Léon passa la nuit à lire et relire l'ensemble des dossiers et d'indices déjà exposés par son collègue décédé. Au lever du soleil dont la lueur faible et maladive se cachait derrière d'épais nuages fangeux, Léon avait tout séparé en cinq piles. Quatre d'entre elles correspondaient aux quatre pistes, la dernière tenait plus d'un sentiment étrange, d'un vague goût de rouille au fond de la bouche, d'une noirceur indescriptible : les dossiers qui concernaient l'enfant. Sa photo culminait sur la pile, c'était une fillette de neuf ans et son visage semblait déjà appeler à l'aide.

Le détective eut du mal à se détourner de celle-ci, mais quand il y parvint, il aurait juré que la nuit s'était de nouveau couchée, que les ténèbres avaient ravalé le soleil.

Il déglutit, vida d'un trait son café et poussa dans un coin, au loin, le dossier de Suzie Meyers dont les yeux le suivaient encore par un effet d'optique malchanceux. Léon finit même par retourner la photo, blâmant la fatigue et la colère sourde qu'il essayait de canaliser dans son travail, dans sa mission.


*

-Sergent ?
-Oui, Alex ?
-Sergent, vous y étiez, non ?

Malosane se retourna et s'assit sur le banc de musculation. Il fit face à son unité, celle qu'on venait de lui affecter. Alexandra, devant lui, le regardait avec un mélange d'admiration et de criante. Il baissa les yeux, souffla puis détourna le regard, comme s'il était fasciné par les caméras de surveillance dans les coins de la salle.

-Alex, les autres, écoutez-moi bien, j'le répéterai plus, dit-il doucement. Tous s'arrêtèrent dans leurs exercices, ceux qui étaient loin se rapprochèrent discrètement, attirés par l'horreur de l'histoire qu'il allait leur raconter. Il reprit : « Vous avez idée de ce qu'on a vu ce jour-là ? »

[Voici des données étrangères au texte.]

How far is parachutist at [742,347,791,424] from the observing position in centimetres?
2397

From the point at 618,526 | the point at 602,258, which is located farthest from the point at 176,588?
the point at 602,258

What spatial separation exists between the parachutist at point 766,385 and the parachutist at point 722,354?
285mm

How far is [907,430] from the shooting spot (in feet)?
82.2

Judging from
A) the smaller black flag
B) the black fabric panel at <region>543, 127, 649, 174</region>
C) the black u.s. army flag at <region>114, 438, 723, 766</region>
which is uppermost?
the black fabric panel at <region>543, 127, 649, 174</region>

Alexandra déglutit bruyamment, la salle était devenue silencieuse. Ils n'entendaient que leur propre cœur, leur propre sang, battant dans leur corps, tout enfermés qu'ils étaient avec leur chef d'unité et les choses qu'il avait vues, qu'il avait vécues ce jour fatidique. Toutes ces choses qu'il avait ramenées avec lui et qui le hantaient encore.

-Est-ce que vous savez ce que ça produit, comme son, un corps dont tous les os craquent en un instant ? Est-ce que vous savez jusqu'où est-ce qu'on entend ce son ? Et enfin, est-ce que vous savez, une fois qu'ils sont morts quand est-ce qu'on arrête de l'entendre ?

Malosane regardait fixement Alexandra. Tous les regards convergèrent vers elle comme une classe de mauvais élèves lorsque le professeur choisit un bouc-émissaire. Elle voulut répondre, elle voulut dire quelque chose mais ses lèvres entrouvertes ne laissèrent rien sortir.

« Jamais. »


*

Première pile, premier indice : dans les seize enlèvements et/ou disparitions qui n'étaient pas celle de Suzie Meyers, quatorze d'entre eux n'étaient pas des dossiers de première main. L'agence « A & D » n'était pas le premier cabinet de détective privé à avoir été consulté sur ces cas.

Les dossiers comportaient pour la plupart la mention « reportée » suivie du nom du cabinet précédent ou du détective précédent. Parmi eux figuraient les noms de « Nick Sempher », « Oliver Digoude », « Setekis », « Cuijmou Sampha» ou encore « Questo Adama ».

Léon reconnut certains de ces noms dont Setekis et Questo, il se nota de les contacter dès qu'il aurait un moment.

Combien de détectives, en cabinets ou indépendants, avaient été contactés pour ces disparitions sur ces treize derniers mois ? En ouvrant les feuillets, Léon se rendit compte que les noms revenaient plus qu'ils ne le devraient. Nick Sempher et son cabinet Sempher Research apparaissaient plus de dix fois parmi les seize enlèvements. Setekis firm for investigation, huit fois. Cuijmou et al, six fois.